Pero esa visión está cambiando.
En un contexto en el que prácticamente cualquier organización depende de la tecnología, los datos y la conectividad para desarrollar su actividad, la ciberseguridad ya no puede entenderse únicamente como una cuestión técnica. También es una cuestión de negocio.
Una interrupción de los sistemas puede afectar a la producción. Una filtración de información puede deteriorar la confianza de sus clientes. Un incidente puede alterar su relación con proveedores, comprometer proyectos o tener consecuencias reputacionales que vayan mucho más allá del departamento de tecnología.
Por eso, la pregunta ya no debería ser únicamente cuánto cuesta invertir en ciberseguridad , sino también qué coste puede tener para una organización no estar preparada .

De proteger sistemas a proteger la actividad
Una estrategia de ciberseguridad madura no consiste sólo en incorporar herramientas o soluciones tecnológicas.
Significa entender cuáles son los activos críticos de la organización, qué procesos no pueden interrumpirse, qué riesgos existen y qué capacidad tenemos para anticiparnos, responder y recuperarnos.
Y esto afecta a toda la organización.
Dirección, equipos tecnológicos, personas, proveedores y partners forman parte de un mismo ecosistema de seguridad.
La ciberseguridad, por tanto, deja de ser una responsabilidad exclusiva del área IT para convertirse en una responsabilidad compartida y en una decisión estratégica.
Seguridad también significa confianza
La inversión en ciberseguridad no sólo sirve para evitar incidentes.
También permite generar confianza.
Confianza de los clientes en los servicios que utilizan. Confianza de los proveedores con los que compartimos información. Confianza de los equipos que trabajan con los sistemas de organización.
En un entorno empresarial cada vez más interconectado, esa confianza se convierte también en un elemento de competitividad.
Las organizaciones capaces de demostrar que gestionan adecuadamente los riesgos están mejor preparadas para operar, colaborar, innovar y crecer.
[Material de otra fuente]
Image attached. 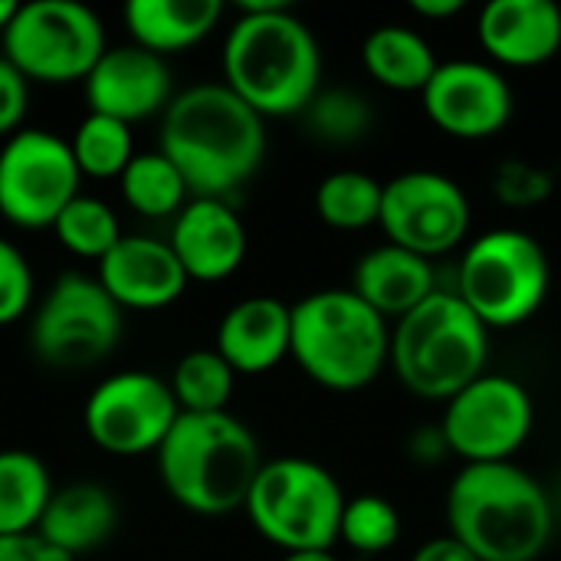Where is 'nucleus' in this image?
Masks as SVG:
<instances>
[{"mask_svg": "<svg viewBox=\"0 0 561 561\" xmlns=\"http://www.w3.org/2000/svg\"><path fill=\"white\" fill-rule=\"evenodd\" d=\"M118 339L122 306L82 273L59 276L30 322L33 355L56 371H85L105 362Z\"/></svg>", "mask_w": 561, "mask_h": 561, "instance_id": "9d476101", "label": "nucleus"}, {"mask_svg": "<svg viewBox=\"0 0 561 561\" xmlns=\"http://www.w3.org/2000/svg\"><path fill=\"white\" fill-rule=\"evenodd\" d=\"M125 204L151 220L161 217H178L184 204L191 201L187 181L181 171L161 154V151H141L131 158V164L118 178Z\"/></svg>", "mask_w": 561, "mask_h": 561, "instance_id": "a878e982", "label": "nucleus"}, {"mask_svg": "<svg viewBox=\"0 0 561 561\" xmlns=\"http://www.w3.org/2000/svg\"><path fill=\"white\" fill-rule=\"evenodd\" d=\"M302 118H306L309 135L332 148L358 145L375 128V108L368 95H362L358 89H345V85L319 89L316 99L306 105Z\"/></svg>", "mask_w": 561, "mask_h": 561, "instance_id": "c85d7f7f", "label": "nucleus"}, {"mask_svg": "<svg viewBox=\"0 0 561 561\" xmlns=\"http://www.w3.org/2000/svg\"><path fill=\"white\" fill-rule=\"evenodd\" d=\"M158 151L181 171L191 197L227 201L266 158V118L224 82L191 85L164 108Z\"/></svg>", "mask_w": 561, "mask_h": 561, "instance_id": "f257e3e1", "label": "nucleus"}, {"mask_svg": "<svg viewBox=\"0 0 561 561\" xmlns=\"http://www.w3.org/2000/svg\"><path fill=\"white\" fill-rule=\"evenodd\" d=\"M362 62L378 85L394 92H424L440 66L434 46L417 30L401 23L371 30L362 46Z\"/></svg>", "mask_w": 561, "mask_h": 561, "instance_id": "b1692460", "label": "nucleus"}, {"mask_svg": "<svg viewBox=\"0 0 561 561\" xmlns=\"http://www.w3.org/2000/svg\"><path fill=\"white\" fill-rule=\"evenodd\" d=\"M33 302V270L26 256L0 237V325H13Z\"/></svg>", "mask_w": 561, "mask_h": 561, "instance_id": "72a5a7b5", "label": "nucleus"}, {"mask_svg": "<svg viewBox=\"0 0 561 561\" xmlns=\"http://www.w3.org/2000/svg\"><path fill=\"white\" fill-rule=\"evenodd\" d=\"M253 431L230 411L181 414L158 447V473L171 500L197 516H227L247 506L263 470Z\"/></svg>", "mask_w": 561, "mask_h": 561, "instance_id": "20e7f679", "label": "nucleus"}, {"mask_svg": "<svg viewBox=\"0 0 561 561\" xmlns=\"http://www.w3.org/2000/svg\"><path fill=\"white\" fill-rule=\"evenodd\" d=\"M345 503L339 480L322 463L279 457L263 463L243 510L253 529L283 552H332Z\"/></svg>", "mask_w": 561, "mask_h": 561, "instance_id": "0eeeda50", "label": "nucleus"}, {"mask_svg": "<svg viewBox=\"0 0 561 561\" xmlns=\"http://www.w3.org/2000/svg\"><path fill=\"white\" fill-rule=\"evenodd\" d=\"M125 26L131 33V43L154 53H181L187 46H197L224 16L220 0H131L125 10Z\"/></svg>", "mask_w": 561, "mask_h": 561, "instance_id": "5701e85b", "label": "nucleus"}, {"mask_svg": "<svg viewBox=\"0 0 561 561\" xmlns=\"http://www.w3.org/2000/svg\"><path fill=\"white\" fill-rule=\"evenodd\" d=\"M118 526L115 496L99 483H69L53 490L36 536L66 549L69 556H85L112 539Z\"/></svg>", "mask_w": 561, "mask_h": 561, "instance_id": "4be33fe9", "label": "nucleus"}, {"mask_svg": "<svg viewBox=\"0 0 561 561\" xmlns=\"http://www.w3.org/2000/svg\"><path fill=\"white\" fill-rule=\"evenodd\" d=\"M411 561H480L467 546H460L454 536H440V539H431L424 542Z\"/></svg>", "mask_w": 561, "mask_h": 561, "instance_id": "c9c22d12", "label": "nucleus"}, {"mask_svg": "<svg viewBox=\"0 0 561 561\" xmlns=\"http://www.w3.org/2000/svg\"><path fill=\"white\" fill-rule=\"evenodd\" d=\"M289 355L316 385L362 391L388 368L391 329L352 289H319L293 306Z\"/></svg>", "mask_w": 561, "mask_h": 561, "instance_id": "423d86ee", "label": "nucleus"}, {"mask_svg": "<svg viewBox=\"0 0 561 561\" xmlns=\"http://www.w3.org/2000/svg\"><path fill=\"white\" fill-rule=\"evenodd\" d=\"M224 85L263 118L302 115L322 89L316 33L286 0H243L224 39Z\"/></svg>", "mask_w": 561, "mask_h": 561, "instance_id": "f03ea898", "label": "nucleus"}, {"mask_svg": "<svg viewBox=\"0 0 561 561\" xmlns=\"http://www.w3.org/2000/svg\"><path fill=\"white\" fill-rule=\"evenodd\" d=\"M56 240L82 260H105L112 247L122 240V227L115 210L89 194H79L53 224Z\"/></svg>", "mask_w": 561, "mask_h": 561, "instance_id": "7c9ffc66", "label": "nucleus"}, {"mask_svg": "<svg viewBox=\"0 0 561 561\" xmlns=\"http://www.w3.org/2000/svg\"><path fill=\"white\" fill-rule=\"evenodd\" d=\"M427 118L463 141L500 135L513 118V89L503 72L480 59L440 62L421 92Z\"/></svg>", "mask_w": 561, "mask_h": 561, "instance_id": "2eb2a0df", "label": "nucleus"}, {"mask_svg": "<svg viewBox=\"0 0 561 561\" xmlns=\"http://www.w3.org/2000/svg\"><path fill=\"white\" fill-rule=\"evenodd\" d=\"M69 148H72V158H76L82 178H122V171L135 158L131 125L89 112L79 122Z\"/></svg>", "mask_w": 561, "mask_h": 561, "instance_id": "c756f323", "label": "nucleus"}, {"mask_svg": "<svg viewBox=\"0 0 561 561\" xmlns=\"http://www.w3.org/2000/svg\"><path fill=\"white\" fill-rule=\"evenodd\" d=\"M490 362V329L463 306L454 289H437L391 329V358L398 381L424 401H450Z\"/></svg>", "mask_w": 561, "mask_h": 561, "instance_id": "39448f33", "label": "nucleus"}, {"mask_svg": "<svg viewBox=\"0 0 561 561\" xmlns=\"http://www.w3.org/2000/svg\"><path fill=\"white\" fill-rule=\"evenodd\" d=\"M339 539L358 556H385L401 539V513L378 493H362L345 503Z\"/></svg>", "mask_w": 561, "mask_h": 561, "instance_id": "2f4dec72", "label": "nucleus"}, {"mask_svg": "<svg viewBox=\"0 0 561 561\" xmlns=\"http://www.w3.org/2000/svg\"><path fill=\"white\" fill-rule=\"evenodd\" d=\"M536 408L529 391L506 375H480L447 401L440 434L447 450L470 463H513V454L529 440Z\"/></svg>", "mask_w": 561, "mask_h": 561, "instance_id": "f8f14e48", "label": "nucleus"}, {"mask_svg": "<svg viewBox=\"0 0 561 561\" xmlns=\"http://www.w3.org/2000/svg\"><path fill=\"white\" fill-rule=\"evenodd\" d=\"M171 250L187 279L220 283L243 266L247 227L227 201L191 197L171 227Z\"/></svg>", "mask_w": 561, "mask_h": 561, "instance_id": "f3484780", "label": "nucleus"}, {"mask_svg": "<svg viewBox=\"0 0 561 561\" xmlns=\"http://www.w3.org/2000/svg\"><path fill=\"white\" fill-rule=\"evenodd\" d=\"M352 293L365 299L378 316L404 319L437 293L434 263L394 243H381L355 263Z\"/></svg>", "mask_w": 561, "mask_h": 561, "instance_id": "412c9836", "label": "nucleus"}, {"mask_svg": "<svg viewBox=\"0 0 561 561\" xmlns=\"http://www.w3.org/2000/svg\"><path fill=\"white\" fill-rule=\"evenodd\" d=\"M549 283L542 243L526 230L496 227L463 250L454 293L486 329H513L542 309Z\"/></svg>", "mask_w": 561, "mask_h": 561, "instance_id": "6e6552de", "label": "nucleus"}, {"mask_svg": "<svg viewBox=\"0 0 561 561\" xmlns=\"http://www.w3.org/2000/svg\"><path fill=\"white\" fill-rule=\"evenodd\" d=\"M447 529L480 561H536L552 539V503L516 463H470L450 483Z\"/></svg>", "mask_w": 561, "mask_h": 561, "instance_id": "7ed1b4c3", "label": "nucleus"}, {"mask_svg": "<svg viewBox=\"0 0 561 561\" xmlns=\"http://www.w3.org/2000/svg\"><path fill=\"white\" fill-rule=\"evenodd\" d=\"M279 561H339L332 552H286Z\"/></svg>", "mask_w": 561, "mask_h": 561, "instance_id": "a19ab883", "label": "nucleus"}, {"mask_svg": "<svg viewBox=\"0 0 561 561\" xmlns=\"http://www.w3.org/2000/svg\"><path fill=\"white\" fill-rule=\"evenodd\" d=\"M181 408L171 385L148 371L108 375L85 401L82 424L89 440L112 457L158 454Z\"/></svg>", "mask_w": 561, "mask_h": 561, "instance_id": "4468645a", "label": "nucleus"}, {"mask_svg": "<svg viewBox=\"0 0 561 561\" xmlns=\"http://www.w3.org/2000/svg\"><path fill=\"white\" fill-rule=\"evenodd\" d=\"M53 496L49 470L26 450H0V536H33Z\"/></svg>", "mask_w": 561, "mask_h": 561, "instance_id": "393cba45", "label": "nucleus"}, {"mask_svg": "<svg viewBox=\"0 0 561 561\" xmlns=\"http://www.w3.org/2000/svg\"><path fill=\"white\" fill-rule=\"evenodd\" d=\"M556 191V178L549 168L526 161V158H510L493 171V194L503 207L516 210H533L546 204Z\"/></svg>", "mask_w": 561, "mask_h": 561, "instance_id": "473e14b6", "label": "nucleus"}, {"mask_svg": "<svg viewBox=\"0 0 561 561\" xmlns=\"http://www.w3.org/2000/svg\"><path fill=\"white\" fill-rule=\"evenodd\" d=\"M385 181L365 171H332L316 187V214L335 230H365L381 217Z\"/></svg>", "mask_w": 561, "mask_h": 561, "instance_id": "bb28decb", "label": "nucleus"}, {"mask_svg": "<svg viewBox=\"0 0 561 561\" xmlns=\"http://www.w3.org/2000/svg\"><path fill=\"white\" fill-rule=\"evenodd\" d=\"M0 39L3 56L30 82L49 85L85 82L92 66L108 49L102 20L76 0L20 3L13 23Z\"/></svg>", "mask_w": 561, "mask_h": 561, "instance_id": "1a4fd4ad", "label": "nucleus"}, {"mask_svg": "<svg viewBox=\"0 0 561 561\" xmlns=\"http://www.w3.org/2000/svg\"><path fill=\"white\" fill-rule=\"evenodd\" d=\"M411 10L421 20H450L463 10V0H414Z\"/></svg>", "mask_w": 561, "mask_h": 561, "instance_id": "e433bc0d", "label": "nucleus"}, {"mask_svg": "<svg viewBox=\"0 0 561 561\" xmlns=\"http://www.w3.org/2000/svg\"><path fill=\"white\" fill-rule=\"evenodd\" d=\"M30 549H33V561H76V556H69L66 549H59V546L39 539L36 533L30 536Z\"/></svg>", "mask_w": 561, "mask_h": 561, "instance_id": "58836bf2", "label": "nucleus"}, {"mask_svg": "<svg viewBox=\"0 0 561 561\" xmlns=\"http://www.w3.org/2000/svg\"><path fill=\"white\" fill-rule=\"evenodd\" d=\"M293 348V306L250 296L227 309L217 325V352L237 375H266Z\"/></svg>", "mask_w": 561, "mask_h": 561, "instance_id": "aec40b11", "label": "nucleus"}, {"mask_svg": "<svg viewBox=\"0 0 561 561\" xmlns=\"http://www.w3.org/2000/svg\"><path fill=\"white\" fill-rule=\"evenodd\" d=\"M0 561H33L30 536H0Z\"/></svg>", "mask_w": 561, "mask_h": 561, "instance_id": "4c0bfd02", "label": "nucleus"}, {"mask_svg": "<svg viewBox=\"0 0 561 561\" xmlns=\"http://www.w3.org/2000/svg\"><path fill=\"white\" fill-rule=\"evenodd\" d=\"M26 108H30V79L7 56H0V138L20 131Z\"/></svg>", "mask_w": 561, "mask_h": 561, "instance_id": "f704fd0d", "label": "nucleus"}, {"mask_svg": "<svg viewBox=\"0 0 561 561\" xmlns=\"http://www.w3.org/2000/svg\"><path fill=\"white\" fill-rule=\"evenodd\" d=\"M477 36L500 66H542L561 49V7L552 0H490Z\"/></svg>", "mask_w": 561, "mask_h": 561, "instance_id": "6ab92c4d", "label": "nucleus"}, {"mask_svg": "<svg viewBox=\"0 0 561 561\" xmlns=\"http://www.w3.org/2000/svg\"><path fill=\"white\" fill-rule=\"evenodd\" d=\"M82 171L66 138L23 128L0 148V217L20 230L53 227L82 194Z\"/></svg>", "mask_w": 561, "mask_h": 561, "instance_id": "9b49d317", "label": "nucleus"}, {"mask_svg": "<svg viewBox=\"0 0 561 561\" xmlns=\"http://www.w3.org/2000/svg\"><path fill=\"white\" fill-rule=\"evenodd\" d=\"M470 220L463 187L440 171H404L385 181L378 227L401 250L424 260L444 256L467 240Z\"/></svg>", "mask_w": 561, "mask_h": 561, "instance_id": "ddd939ff", "label": "nucleus"}, {"mask_svg": "<svg viewBox=\"0 0 561 561\" xmlns=\"http://www.w3.org/2000/svg\"><path fill=\"white\" fill-rule=\"evenodd\" d=\"M16 10H20V3H13V0H0V36H3V33H7V26L13 23Z\"/></svg>", "mask_w": 561, "mask_h": 561, "instance_id": "ea45409f", "label": "nucleus"}, {"mask_svg": "<svg viewBox=\"0 0 561 561\" xmlns=\"http://www.w3.org/2000/svg\"><path fill=\"white\" fill-rule=\"evenodd\" d=\"M102 289L122 309H164L187 289V273L168 240L122 237L105 260H99Z\"/></svg>", "mask_w": 561, "mask_h": 561, "instance_id": "a211bd4d", "label": "nucleus"}, {"mask_svg": "<svg viewBox=\"0 0 561 561\" xmlns=\"http://www.w3.org/2000/svg\"><path fill=\"white\" fill-rule=\"evenodd\" d=\"M237 371L220 358L217 348L187 352L171 375V394L181 414H220L230 404Z\"/></svg>", "mask_w": 561, "mask_h": 561, "instance_id": "cd10ccee", "label": "nucleus"}, {"mask_svg": "<svg viewBox=\"0 0 561 561\" xmlns=\"http://www.w3.org/2000/svg\"><path fill=\"white\" fill-rule=\"evenodd\" d=\"M82 85L89 112L118 118L125 125L164 115L174 99L168 62L135 43L105 49Z\"/></svg>", "mask_w": 561, "mask_h": 561, "instance_id": "dca6fc26", "label": "nucleus"}]
</instances>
De la ciberseguridad reactiva a la ciberseguridad estratégica
El gran cambio pasa por dejar de pensar exclusivamente en qué haremos cuando ocurra algo y empezar a plantearnos qué podemos hacer antes de que ocurra .
Prevenir.
Detectar.
Preparar.
Responder.
Recuperar.
Y aprender .
Este enfoque es lo que permite transformar la ciberseguridad en resiliencia.
Desde ASCICAT creemos que este cambio de mirada es especialmente importante para el tejido empresarial catalán. La ciberseguridad debe llegar progresivamente a los espacios donde se toman las decisiones de negocio y formar parte de la estrategia de las organizaciones.
Porque proteger la empresa es importante.
Pero prepararla para que pueda seguir avanzando, incluso frente a situaciones adversas, lo es aún más.